## O QUE FAZER
- A) Na entrevista sobre a reforma política, que caminho Amaury de Souza aponta como o mais eficaz para eliminar o caixa 2?
- B) Dê continuidade à entrevista sobre a reforma política, começando logo depois da última pergunta feita pelo O GLOBO.

## TRECHO DO TEXTO
RIO - O cientista político Amaury de Souza, doutor pelo Massachusetts Institute of Technology (MIT) e autor, com o cientista político Bolivar Lamounier, do livro “O futuro da democracia: cenários político-institucionais até 2022” vê com ceticismo a reforma política.
Acredita que o corporativismo é um obstáculo à aprovação das medidas propostas e reafirma o risco de caixa 2, mesmo com o financiamento público, em discussão pela Comissão de Reforma Política do Senado.
O GLOBO: O senhor acredita que as mudanças estudadas e até agora aprovadas ainda preliminarmente podem de fato evitar o caixa 2? Não seriam uma forma de enxugar o gelo?
AMAURY DE SOUZA: Com a possível exceção da proibição de coligações em eleições legisltativas, nenhuma mudança até agora aprovada pela Comissão de Reforma Política do Senado evita o “caixa 2”. Tampouco haverá redução do “caixa 2” caso o financiamento público de campanhas eleitorais venha a ser aprovado. O caminho mais eficaz para a eliminação do “caixa 2” é aprofundar a prestação conjunta de contas de campanhas eleitorais à Justiça Eleitoral e à Secretaria da Receita Federal, como previsto na Portaria Conjunta Nº 74, de 2006.
O GLOBO: O senhor acredita que o voto em lista fechada, aprovado em relatório da Comissão de Reforma Política no Senado, evita de fato distorções como os fenômenos de mídia que acabam "elegendo" outros deputados sem representatividade popular?
AMAURY: Por não serem secretos os nomes dos candidatos escolhidos pelos partidos, o voto em lista fechada em nada desencoraja a busca de fenômenos de mídia para alavancar a eleição de um número maior de parlamentares. Ao invés de evitar distorções, a lista fechada as agrava pois as oligarquias partidárias e o poder econômico exercerão influência decisiva na seleção dos nomes que comporão as listas partidárias.
O GLOBO: Qual sua posição em relação ao chamado "distritão", descartado nessa etapa inicial de discussão da comissão no Senado?
AMAURY: Trata-se de proposta que provoca distorções tão ou mais graves do que a lista fechada. Como a eleição de parlamentares se daria por maioria simples, com votos computados em todo o Estado, no caso de deputados federais e estaduais, ou em todo um município, no caso de vereadores, cada partido teria forte incentivo para escolher candidatos “tiririca”, isto é, fenômenos de mídia sem maiores vínculos com os eleitores.
O GLOBO: O senhor considera factível o governo Dilma conseguir negociar com o Congresso a aprovação de medidas que podem cortar na própria carne dos parlamentares?

## REGISTROS FORNECIDOS
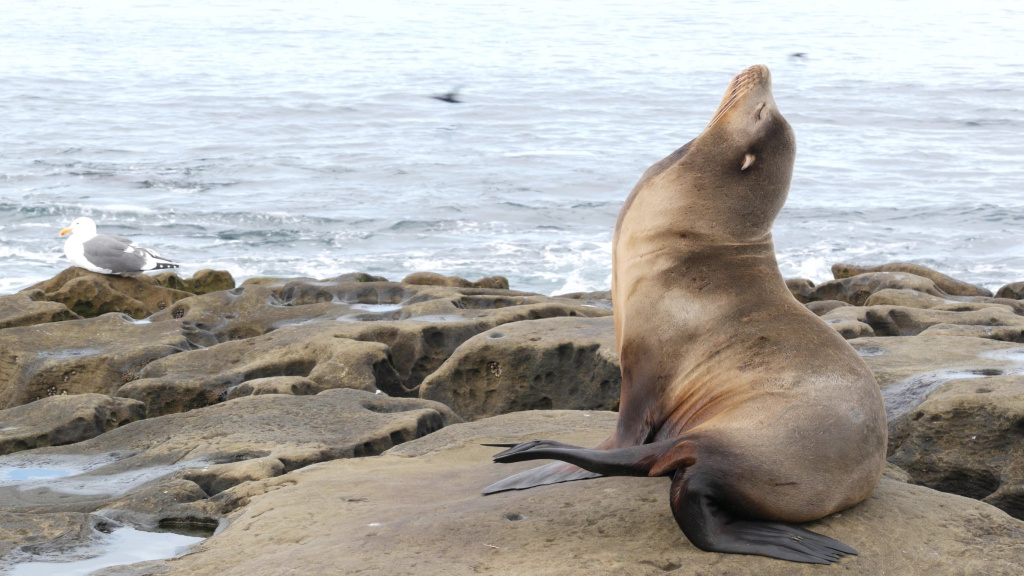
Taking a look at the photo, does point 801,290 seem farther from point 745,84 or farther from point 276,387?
point 745,84

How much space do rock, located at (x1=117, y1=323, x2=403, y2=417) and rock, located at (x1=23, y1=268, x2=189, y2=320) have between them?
313cm

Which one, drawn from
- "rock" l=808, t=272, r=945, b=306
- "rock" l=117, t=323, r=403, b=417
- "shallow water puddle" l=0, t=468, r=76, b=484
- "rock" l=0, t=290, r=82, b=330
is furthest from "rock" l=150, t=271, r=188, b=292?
"shallow water puddle" l=0, t=468, r=76, b=484

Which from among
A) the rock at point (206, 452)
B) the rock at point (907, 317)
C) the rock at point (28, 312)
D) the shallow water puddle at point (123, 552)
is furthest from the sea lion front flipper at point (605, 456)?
the rock at point (28, 312)

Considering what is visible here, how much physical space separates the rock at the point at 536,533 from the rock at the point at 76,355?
137 inches

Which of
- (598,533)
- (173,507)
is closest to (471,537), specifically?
(598,533)

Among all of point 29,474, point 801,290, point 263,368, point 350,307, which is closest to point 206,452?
point 29,474

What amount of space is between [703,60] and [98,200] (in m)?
28.3

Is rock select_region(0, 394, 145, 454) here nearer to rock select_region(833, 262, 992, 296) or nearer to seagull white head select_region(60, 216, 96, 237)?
seagull white head select_region(60, 216, 96, 237)

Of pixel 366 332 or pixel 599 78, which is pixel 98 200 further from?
pixel 599 78

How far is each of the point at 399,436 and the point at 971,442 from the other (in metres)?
2.54

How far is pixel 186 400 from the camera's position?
654 cm

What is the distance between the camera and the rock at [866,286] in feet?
33.6

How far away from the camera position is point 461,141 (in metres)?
27.5

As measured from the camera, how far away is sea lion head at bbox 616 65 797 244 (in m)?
3.97
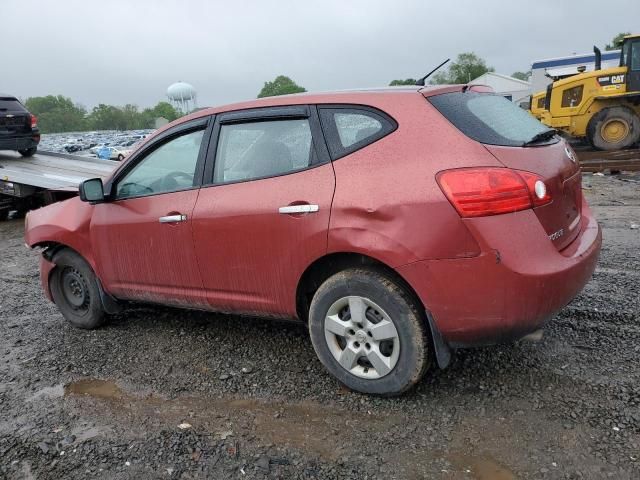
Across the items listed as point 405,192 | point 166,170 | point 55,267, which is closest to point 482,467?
point 405,192

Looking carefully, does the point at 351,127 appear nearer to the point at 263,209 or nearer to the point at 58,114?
the point at 263,209

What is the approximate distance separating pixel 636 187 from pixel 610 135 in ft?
16.0

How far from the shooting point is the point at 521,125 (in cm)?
311

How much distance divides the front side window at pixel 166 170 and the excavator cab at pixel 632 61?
1360cm

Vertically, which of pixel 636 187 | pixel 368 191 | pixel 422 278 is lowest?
pixel 636 187

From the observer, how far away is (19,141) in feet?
39.8

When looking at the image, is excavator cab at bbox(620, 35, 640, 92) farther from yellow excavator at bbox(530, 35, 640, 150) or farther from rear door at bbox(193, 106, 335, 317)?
rear door at bbox(193, 106, 335, 317)

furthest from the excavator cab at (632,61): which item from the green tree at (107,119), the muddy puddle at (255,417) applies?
the green tree at (107,119)

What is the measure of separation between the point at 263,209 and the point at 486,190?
127 cm

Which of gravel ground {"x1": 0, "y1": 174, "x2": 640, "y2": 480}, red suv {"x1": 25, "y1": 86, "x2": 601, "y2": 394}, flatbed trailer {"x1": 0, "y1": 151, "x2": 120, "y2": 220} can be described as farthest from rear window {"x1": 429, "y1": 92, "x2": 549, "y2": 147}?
flatbed trailer {"x1": 0, "y1": 151, "x2": 120, "y2": 220}

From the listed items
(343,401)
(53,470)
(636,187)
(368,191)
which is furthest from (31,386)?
(636,187)

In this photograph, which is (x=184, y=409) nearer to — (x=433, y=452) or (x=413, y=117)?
(x=433, y=452)

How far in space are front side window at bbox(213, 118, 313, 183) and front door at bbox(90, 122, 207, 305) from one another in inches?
8.1

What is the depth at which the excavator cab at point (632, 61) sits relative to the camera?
13.5 metres
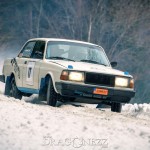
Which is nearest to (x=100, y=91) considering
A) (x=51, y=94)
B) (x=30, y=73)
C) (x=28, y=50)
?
(x=51, y=94)

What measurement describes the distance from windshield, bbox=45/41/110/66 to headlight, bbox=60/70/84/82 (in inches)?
38.2

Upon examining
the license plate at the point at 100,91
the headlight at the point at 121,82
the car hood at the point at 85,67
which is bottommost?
the license plate at the point at 100,91

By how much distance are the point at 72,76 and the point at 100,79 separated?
1.78 feet

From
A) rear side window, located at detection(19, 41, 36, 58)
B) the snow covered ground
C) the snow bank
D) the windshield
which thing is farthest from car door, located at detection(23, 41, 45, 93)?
the snow covered ground

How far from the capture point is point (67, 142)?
6.89 metres

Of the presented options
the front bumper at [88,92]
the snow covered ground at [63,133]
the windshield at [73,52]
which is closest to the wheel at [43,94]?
the windshield at [73,52]

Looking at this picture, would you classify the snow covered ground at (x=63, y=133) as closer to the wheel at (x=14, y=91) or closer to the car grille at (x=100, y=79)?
the car grille at (x=100, y=79)

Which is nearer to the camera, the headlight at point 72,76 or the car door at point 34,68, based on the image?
the headlight at point 72,76

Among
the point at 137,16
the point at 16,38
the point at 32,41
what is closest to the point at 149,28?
the point at 137,16

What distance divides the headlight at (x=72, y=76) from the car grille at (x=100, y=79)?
114mm

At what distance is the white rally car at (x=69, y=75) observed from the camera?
36.3 ft

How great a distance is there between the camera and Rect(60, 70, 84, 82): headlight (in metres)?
11.0

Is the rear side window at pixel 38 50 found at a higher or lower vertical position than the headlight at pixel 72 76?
higher

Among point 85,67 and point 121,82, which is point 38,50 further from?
point 121,82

## RESPOSTAS POR TAREFA
- A) Aprofundar a prestação conjunta de contas de campanhas eleitorais à Justiça Eleitoral e à Secretaria da Receita Federal, como previsto na Portaria Conjunta Nº 74, de 2006.

- B)
AMAURY: Depende das medidas em tela. Daquelas que foram aprovadas pela Comissão de Reforma Política do Senado, a que mais afetaria os interesses de parte importante dos parlamentares seria a proibição de coligações em eleições legislativas. Pode-se prever que para os pequenos partidos, com menos de 20 deputados, e para os partidos muito pequenos, ou “nanicos”, o fim das coligações significaria, via de regra, seu desaparecimento da Câmara dos Deputados e de várias Assembléias Legislativas. Daí a dificuldade de aprová-la.
O GLOBO: Logo na escolha dos integrantes da Comissão de Reforma Política da Câmara, um retrato da complexidade do nosso sistema político. Parte dos deputados escolhidos para integrar o grupo tem ou tiveram problemas com a Justiça. Entre eles, Paulo Maluf e Jaqueline Roriz (que acabou pedindo afastamento, depois do posicionamento do seu partido, o PMN, diante das denúncias de envolvimento com corrupção, no DF). O senhor acredita que deputados tão diretamente ligados às distorções que a reforma procura evitar estão aptos a formatar essas mudanças?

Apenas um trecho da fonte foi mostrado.